The legendary Syamantak Mani, the Philosopher's stone, which is associated with Lord Krishna, is said to have been carefully hidden beneath the hollowness of the Shivalinga in the temple. It was thought to be a mystical stone with the ability to produce gold. Stone was also thought to have alchemical and radioactive qualities, as well as the ability to produce a magnetic field around itself that allowed it to float above earth.

The temple is mentioned in Hindu scriptures dating back to the Shreemad Bhagavat, Skandpuran, Shivpuran, and Rig-Veda, indicating its significance as one of India's most famous pilgrimage destinations.

According to historians, Somnath has been a pilgrimage site from ancient times since it was supposed to be the confluence point of three rivers: the Kapila, Hiran, and the mythical Saraswati. Triveni Sangam was the name given to the confluence, and it is thought to be where Soma, the Moon deity, washed and regained his shine. At this seaside location, the effect is thought to be the waxing and waning of the moon or the waxing and waning of the tides.

According to mythology, the temple's first construction was created by Moon God, who used gold to construct the temple. The Sun God built it out of silver, whereas Lord Krishna built it out of sandalwood.

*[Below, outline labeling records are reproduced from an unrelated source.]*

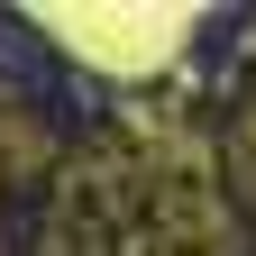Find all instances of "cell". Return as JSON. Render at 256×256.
Instances as JSON below:
<instances>
[{"instance_id":"1","label":"cell","mask_w":256,"mask_h":256,"mask_svg":"<svg viewBox=\"0 0 256 256\" xmlns=\"http://www.w3.org/2000/svg\"><path fill=\"white\" fill-rule=\"evenodd\" d=\"M64 37L101 46V55L119 64V55H165V46L183 37V18H146V28H110V18H64Z\"/></svg>"}]
</instances>
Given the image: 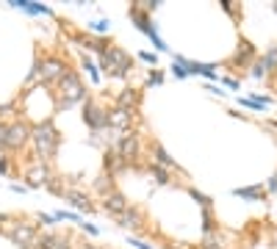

Mahmud Ghazni in 1024, Khilji's troops in 1296, Muzaffar Shah in 1375, Mahmud Begada in 1451, and Aurangzeb in 1665 all destroyed the temple.

The temple is supposed to be placed in such a way that there is no land between the Somnath coastline and Antarctica in a straight line. The temple stands at a point on the Indian piece of land that happens to be the first point on land in the north to the south-pole on that particular longitude, according to an inscription in Sanskrit found on the Arrow-Pillar called Baan-Stambh erected on the sea-protection wall at the Somnath Temple.

The name of Somnath Temple will change every time the earth is reconstructed, according to the Skanda Purana. When Lord Brahma creates a new universe after terminating the previous one, it is said that Somnath would be renamed Pran Nath Temple.

Along with Shiva, sculptures of Lord Brahma and Vishnu can be found on the temple's walls. Lord Shiva discloses that Somnath has been named eight times, according to the Prabhaskhand of the Skanda Purana, in response to Parvati's enquiry.

There have been around 6 Brahmas, according to another passage in the Skanda Purana. This is the Shatanand era, which is named after the seventh Brahma. Lord Shiva further discloses that the temple's name in the 7th Yuga is Somnath, while the Shivlinga's name in the last Yuga is Mrityunjay.

The first temple was established 7, 99, 25,105 years ago, according to Hindu scholar Swami Gajanand Saraswati, based on the traditions of Prabhas Khand of Skand Puran.

Best time to visit:-

Though the site is open all year, the best time to visit Somnath Temple is during the milder months of October to February. Shivratri (typically in February or March) and Kartik Purnima (around Diwali) are both widely observed here.